Re: [PATCH v2 2/2] bpf/selftests: Add selftests for new task kfuncs

From: Martin KaFai Lau
Date: Tue Oct 04 2022 - 01:11:12 EST


On 10/3/22 2:03 PM, Kumar Kartikeya Dwivedi wrote:
On Mon, 3 Oct 2022 at 21:53, Martin KaFai Lau <martin.lau@xxxxxxxxx> wrote:

On 10/3/22 8:56 AM, Kumar Kartikeya Dwivedi wrote:
Also, could you include a test to make sure sleepable programs cannot
call bpf_task_acquire? It seems to assume RCU read lock is held while
that may not be true. If already not possible, maybe a WARN_ON_ONCE
inside the helper to ensure future cases don't creep in.

I don't _think_ it's unsafe for a sleepable program to call
bpf_task_acquire(). My understanding is that the struct task_struct *
parameter to bpf_task_acquire() is not PTR_UNTRUSTED, so it's safe to
dereference directly in the kfunc. The implicit assumption here is that
the task was either passed to the BPF program (which is calling
bpf_task_acquire()) from the main kernel in something like a trace or
struct_ops callback, or it was a referenced kptr that was removed from a
map with bpf_kptr_xchg(), and is now owned by the BPF program.
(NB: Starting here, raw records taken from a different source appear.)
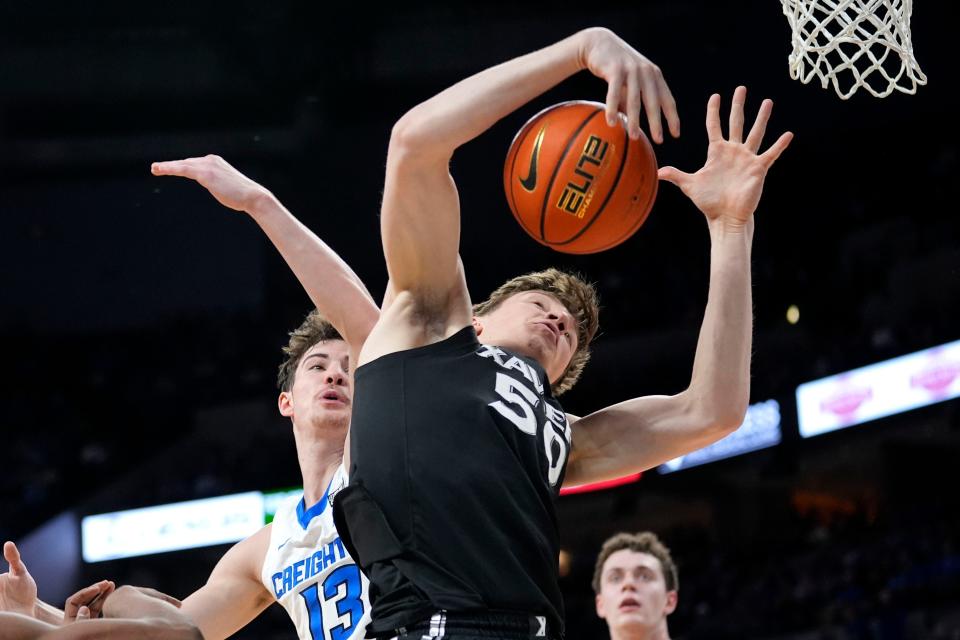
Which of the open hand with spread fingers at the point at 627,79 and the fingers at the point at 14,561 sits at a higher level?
the open hand with spread fingers at the point at 627,79

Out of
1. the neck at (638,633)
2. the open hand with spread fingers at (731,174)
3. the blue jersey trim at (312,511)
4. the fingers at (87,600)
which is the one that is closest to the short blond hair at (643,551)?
the neck at (638,633)

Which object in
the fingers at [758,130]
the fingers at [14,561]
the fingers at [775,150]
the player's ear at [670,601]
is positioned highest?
the fingers at [758,130]

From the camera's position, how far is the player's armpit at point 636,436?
301cm

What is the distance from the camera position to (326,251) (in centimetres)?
344

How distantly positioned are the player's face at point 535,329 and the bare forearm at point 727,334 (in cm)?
34

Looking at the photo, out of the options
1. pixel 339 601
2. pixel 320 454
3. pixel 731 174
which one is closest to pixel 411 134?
pixel 731 174

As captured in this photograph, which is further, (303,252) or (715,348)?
(303,252)

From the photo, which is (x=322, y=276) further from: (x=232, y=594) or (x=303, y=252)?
(x=232, y=594)

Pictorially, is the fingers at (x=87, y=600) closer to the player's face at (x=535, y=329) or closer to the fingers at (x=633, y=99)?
the player's face at (x=535, y=329)

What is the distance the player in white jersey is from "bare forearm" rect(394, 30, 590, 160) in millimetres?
1051

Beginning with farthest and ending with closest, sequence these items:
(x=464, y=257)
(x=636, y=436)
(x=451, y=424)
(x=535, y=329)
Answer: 1. (x=464, y=257)
2. (x=636, y=436)
3. (x=535, y=329)
4. (x=451, y=424)

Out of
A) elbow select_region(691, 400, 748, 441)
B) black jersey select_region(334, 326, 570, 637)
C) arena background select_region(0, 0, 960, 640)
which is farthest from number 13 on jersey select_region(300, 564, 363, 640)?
arena background select_region(0, 0, 960, 640)

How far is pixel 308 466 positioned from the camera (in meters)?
3.74

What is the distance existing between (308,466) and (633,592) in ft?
6.89
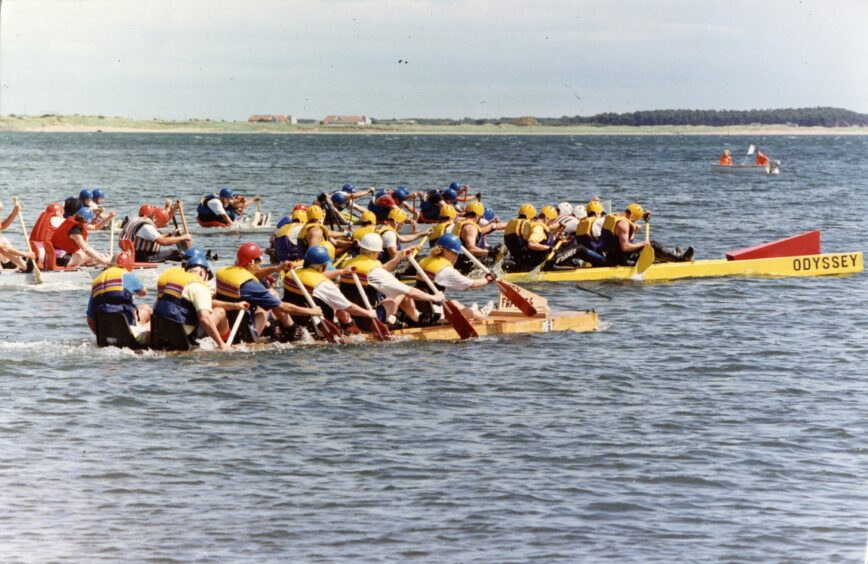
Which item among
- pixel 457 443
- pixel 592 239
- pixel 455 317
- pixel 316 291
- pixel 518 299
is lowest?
pixel 457 443

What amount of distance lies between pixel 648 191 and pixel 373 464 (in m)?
54.5

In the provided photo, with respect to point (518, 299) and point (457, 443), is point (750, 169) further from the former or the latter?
point (457, 443)

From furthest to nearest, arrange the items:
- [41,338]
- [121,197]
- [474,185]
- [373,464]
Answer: [474,185] → [121,197] → [41,338] → [373,464]

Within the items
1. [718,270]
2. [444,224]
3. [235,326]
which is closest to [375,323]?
[235,326]

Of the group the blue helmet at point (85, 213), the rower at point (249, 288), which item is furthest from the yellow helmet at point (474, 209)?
the rower at point (249, 288)

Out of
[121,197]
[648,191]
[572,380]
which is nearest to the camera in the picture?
[572,380]

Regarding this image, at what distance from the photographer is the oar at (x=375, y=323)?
18.9 meters

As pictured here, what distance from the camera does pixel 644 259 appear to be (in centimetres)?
2697

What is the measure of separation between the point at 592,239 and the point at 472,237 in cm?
333

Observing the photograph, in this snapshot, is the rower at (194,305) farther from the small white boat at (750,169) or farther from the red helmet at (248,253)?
the small white boat at (750,169)

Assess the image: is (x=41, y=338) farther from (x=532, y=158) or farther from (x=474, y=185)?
(x=532, y=158)

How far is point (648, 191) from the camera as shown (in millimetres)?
65562

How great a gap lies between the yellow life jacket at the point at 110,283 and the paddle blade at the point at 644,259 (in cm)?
1334

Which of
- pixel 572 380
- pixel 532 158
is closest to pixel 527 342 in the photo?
pixel 572 380
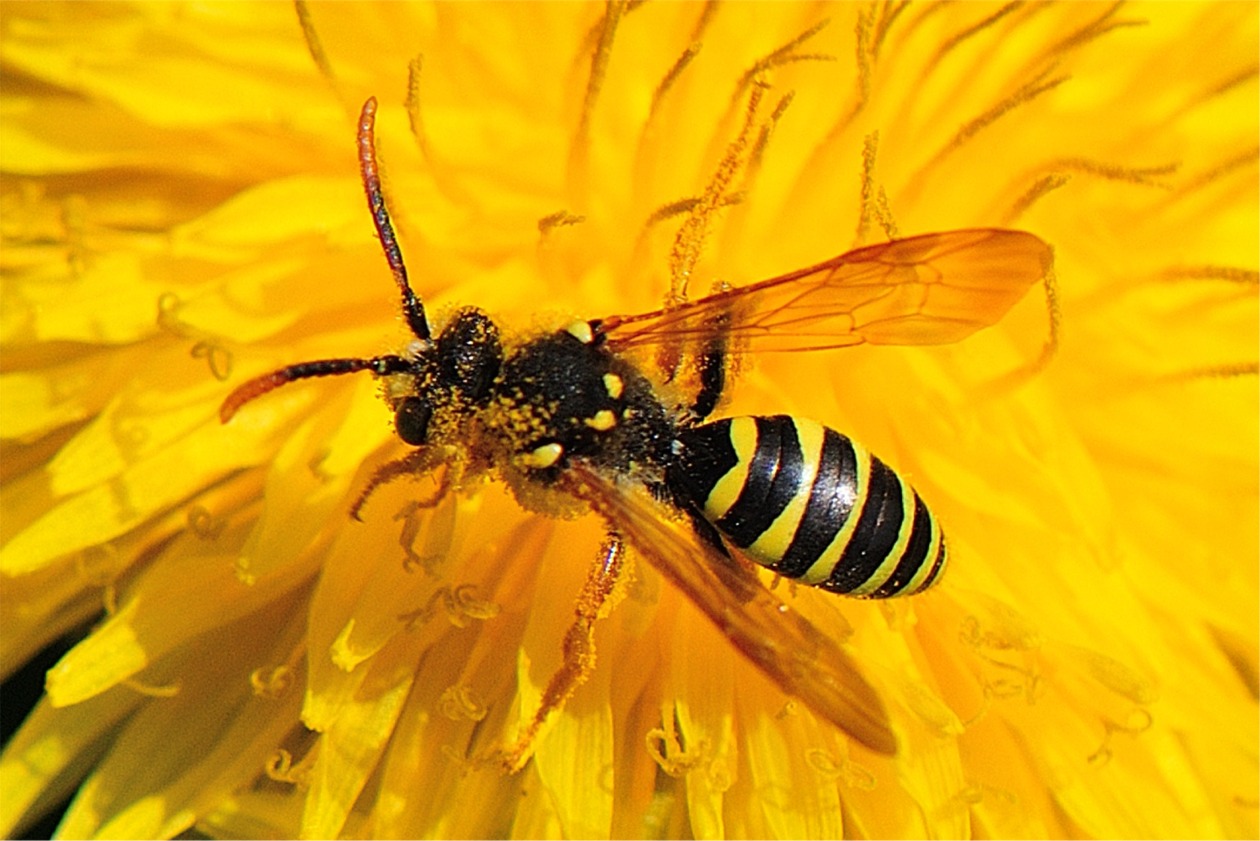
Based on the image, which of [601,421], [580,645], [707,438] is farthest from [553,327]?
[580,645]

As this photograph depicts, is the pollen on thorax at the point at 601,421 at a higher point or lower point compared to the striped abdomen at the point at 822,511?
higher

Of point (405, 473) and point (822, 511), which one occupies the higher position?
point (405, 473)

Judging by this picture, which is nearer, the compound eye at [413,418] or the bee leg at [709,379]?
the compound eye at [413,418]

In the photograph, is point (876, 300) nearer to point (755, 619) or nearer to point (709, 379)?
point (709, 379)

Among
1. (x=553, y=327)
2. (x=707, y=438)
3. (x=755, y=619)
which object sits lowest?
(x=755, y=619)

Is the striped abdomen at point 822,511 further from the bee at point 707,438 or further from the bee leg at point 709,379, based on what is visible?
the bee leg at point 709,379

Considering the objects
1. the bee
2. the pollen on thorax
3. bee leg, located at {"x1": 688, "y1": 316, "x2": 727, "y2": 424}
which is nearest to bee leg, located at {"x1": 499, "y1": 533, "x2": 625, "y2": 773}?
the bee

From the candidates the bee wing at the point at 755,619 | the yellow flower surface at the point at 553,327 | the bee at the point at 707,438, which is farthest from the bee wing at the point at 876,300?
the bee wing at the point at 755,619
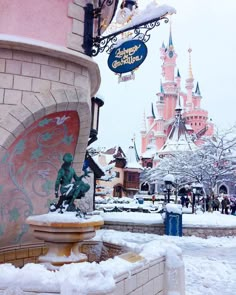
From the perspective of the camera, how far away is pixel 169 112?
80125 millimetres

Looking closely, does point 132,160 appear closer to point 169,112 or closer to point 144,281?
point 169,112

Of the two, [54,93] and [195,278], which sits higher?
[54,93]

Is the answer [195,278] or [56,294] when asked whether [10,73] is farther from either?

Given
that the ptr type is not PTR_UNTRUSTED, it seemed correct to assume that
the task was valid in bpf_task_acquire() regardless of whether we were
in an RCU read region or not, but please let me know if I'm wrong about

I don't think it's correct. You can just walk arbitrary structures and
obtain a normal PTR_TO_BTF_ID that looks seemingly ok to the verifier
but has no lifetime guarantees. It's a separate pre-existing problem
unrelated to your series [0]. PTR_UNTRUSTED is not set for those cases
currently.

So the argument to your bpf_task_acquire may already be freed by then.
This issue would be exacerbated in sleepable BPF programs, where RCU
read lock is not held, so some cases of pointer walking where it may
be safe no longer holds.

I am planning to clean this up, but I'd still prefer if we don't allow
this helper in sleepable programs, yet. kptr_get is ok to allow.
Once you have explicit BPF RCU read sections, sleepable programs can
take it, do loads, and operate on the RCU pointer safely until they
invalidate it with the outermost bpf_rcu_read_unlock. It's needed for
local kptrs as well, not just this. I plan to post this very soon, so
we should be able to fix it up in the current cycle after landing your
series.

__rcu tags in the kernel will automatically be understood by the
verifier and for the majority of the correctly annotated cases this
will work fine and not break tracing programs.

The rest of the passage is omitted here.